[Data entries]
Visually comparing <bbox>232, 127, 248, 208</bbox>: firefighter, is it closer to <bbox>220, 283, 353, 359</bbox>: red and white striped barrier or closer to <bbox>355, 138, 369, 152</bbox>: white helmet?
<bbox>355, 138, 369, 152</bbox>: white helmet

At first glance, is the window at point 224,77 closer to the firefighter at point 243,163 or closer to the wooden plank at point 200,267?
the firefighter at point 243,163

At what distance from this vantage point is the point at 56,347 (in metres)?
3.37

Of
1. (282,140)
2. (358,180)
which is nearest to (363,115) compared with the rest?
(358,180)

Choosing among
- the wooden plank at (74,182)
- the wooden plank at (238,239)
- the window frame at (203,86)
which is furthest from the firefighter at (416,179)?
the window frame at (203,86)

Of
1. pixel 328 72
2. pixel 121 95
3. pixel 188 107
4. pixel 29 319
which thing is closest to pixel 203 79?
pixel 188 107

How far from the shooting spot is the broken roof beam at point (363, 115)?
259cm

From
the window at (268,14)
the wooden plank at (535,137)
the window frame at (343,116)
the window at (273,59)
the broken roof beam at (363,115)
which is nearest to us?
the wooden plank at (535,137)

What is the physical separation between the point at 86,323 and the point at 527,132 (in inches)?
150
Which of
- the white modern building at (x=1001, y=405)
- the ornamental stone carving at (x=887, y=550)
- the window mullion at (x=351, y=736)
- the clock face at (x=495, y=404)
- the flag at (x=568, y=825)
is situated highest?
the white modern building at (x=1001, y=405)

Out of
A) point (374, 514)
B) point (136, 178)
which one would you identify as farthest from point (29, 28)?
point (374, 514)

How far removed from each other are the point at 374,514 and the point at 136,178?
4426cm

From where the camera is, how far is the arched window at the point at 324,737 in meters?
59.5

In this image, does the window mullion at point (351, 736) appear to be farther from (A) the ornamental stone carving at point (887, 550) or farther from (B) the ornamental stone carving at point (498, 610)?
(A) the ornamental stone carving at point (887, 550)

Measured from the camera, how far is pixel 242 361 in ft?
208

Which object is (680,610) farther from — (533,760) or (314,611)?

**WHAT NEEDS TO BE DONE**: Hand back the material above in full, exactly as written.

**FINISHED EXERCISE**:
Visually comparing <bbox>232, 127, 248, 208</bbox>: firefighter, is it closer to <bbox>220, 283, 353, 359</bbox>: red and white striped barrier or closer to <bbox>355, 138, 369, 152</bbox>: white helmet?
<bbox>355, 138, 369, 152</bbox>: white helmet

At first glance, is the window at point 224,77 closer to the firefighter at point 243,163 or closer to the wooden plank at point 200,267?
the firefighter at point 243,163

At what distance from this vantage point is the point at 56,347 (in metres)?
3.37

Of
1. (282,140)
2. (358,180)
which is nearest to (363,115) compared with the rest?
(358,180)

Choosing among
- the wooden plank at (74,182)
- the wooden plank at (238,239)
- the window frame at (203,86)
which is furthest from the firefighter at (416,179)?
the window frame at (203,86)

Of
1. pixel 328 72
2. pixel 121 95
3. pixel 188 107
4. pixel 29 319
which thing is closest to pixel 203 79?
pixel 188 107

How far from the shooting spot is the broken roof beam at point (363, 115)?
259cm

From
the window at (268,14)
the wooden plank at (535,137)
the window frame at (343,116)
the window at (273,59)
the broken roof beam at (363,115)
which is nearest to us?
the wooden plank at (535,137)

What is the physical separation between the point at 86,323 and the point at 527,132 (in inches)?
150
Which of
- the white modern building at (x=1001, y=405)
- the ornamental stone carving at (x=887, y=550)
- the window mullion at (x=351, y=736)
- the clock face at (x=495, y=404)
- the flag at (x=568, y=825)
is situated highest?
the white modern building at (x=1001, y=405)

Out of
A) point (374, 514)
B) point (136, 178)
which one would you identify as farthest from point (29, 28)?
point (374, 514)

How far removed from each other are the point at 374,514 and the point at 136,178?
4426cm

From where the camera is, how far is the arched window at the point at 324,737 in meters?
59.5

In this image, does the window mullion at point (351, 736) appear to be farther from (A) the ornamental stone carving at point (887, 550) or farther from (B) the ornamental stone carving at point (498, 610)?
(A) the ornamental stone carving at point (887, 550)

Measured from the camera, how far is pixel 242 361 in ft?
208

Which object is (680,610) farther from — (533,760) or (314,611)?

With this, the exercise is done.